Chopping it up with Okayplayer for Pursuit of Happiness, Mike talks about his own self-help mechanisms for proper mental health maintenance.

Open Mike Eagle: To get away from negativity, I stay with my head buried in old and new comic books. It’s this mountain of content that I can never finish. I’ll always have that. I also like to take walks. A lot of times, having my list of favorite songs is the key to it. For me to just hear a certain song drastically improves my mood. Those sensory things can take me out of the cerebral information processing part of my brain and put me back in my body. I also make it a point to try to avoid going places where I’m going to see stuff I don’t want to know. I don’t rush to the news and I like to stay aware. With clickbait culture, people are going to try to grab your eyes with a headline that a lot of times might be out of context on purpose.
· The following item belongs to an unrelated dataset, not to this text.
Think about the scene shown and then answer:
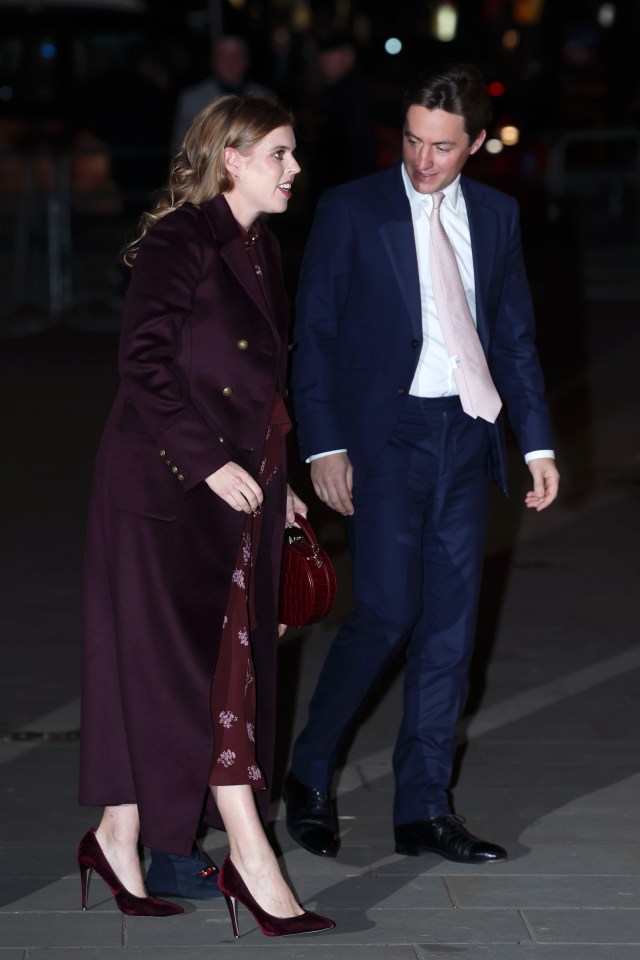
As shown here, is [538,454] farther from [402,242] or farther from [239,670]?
[239,670]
I used to be a lot more optimistic. I’ve gotten a lot more cynical as time has passed — mostly because I like to understand how things work. I pay attention to our society and how it interacts with our government and how our government interacts with corporations and I see how corporations don’t care about people at all. Our government is an institution that’s supposed to keep us safe. They’re supposed to be creating the best living conditions for all of the people within it. It just doesn’t do that. And we’re being kept apart from the power that we should have because we’re constantly being pushed in a direction to not see each other as all being human beings. Capitalism doesn’t function well that way because let us fuck around and get some class consciousness and see what changes take place.
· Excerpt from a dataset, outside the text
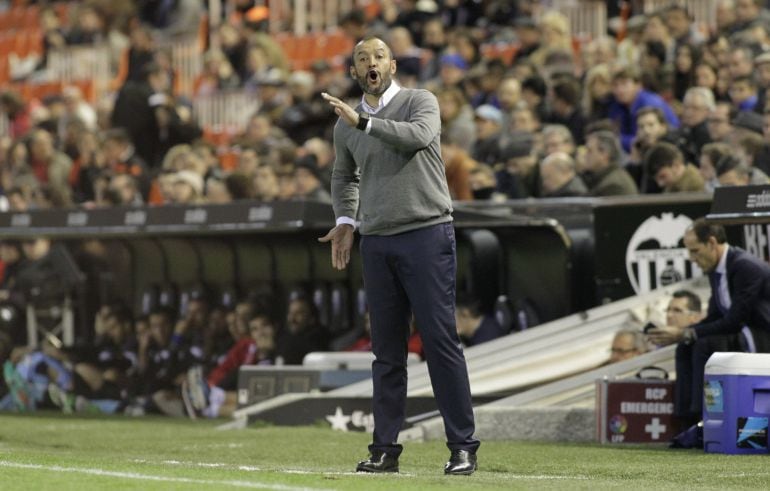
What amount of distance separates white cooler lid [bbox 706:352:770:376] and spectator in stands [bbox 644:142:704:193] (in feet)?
9.63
All I can really do is try to connect with like-minded people and like-hearted people. That’s been one of the great benefits for me streaming on Twitch. It’s like we have a community there. We don’t all completely agree about everything, but we’re all sort of aligned. We’re all humanists. We all want everybody to win. They inspire me. They let me know I’m not alone in feeling all these feelings. I think ultimately we’d love to be able to turn that into being some sort of actionable, mutual aid. The first step has been setting up these communities, and I’ve been really proud of the one that I’ve been able to set up around my work. But the next step is to start putting some things into action. Right now we do a lot of just sharing information and sharing artistic recommendations and sharing music and sharing our opinions, but that next step is trying to come up with actionable change. The only way to combat any of this is to have like-minded people on the same page doing any sort of collective actions.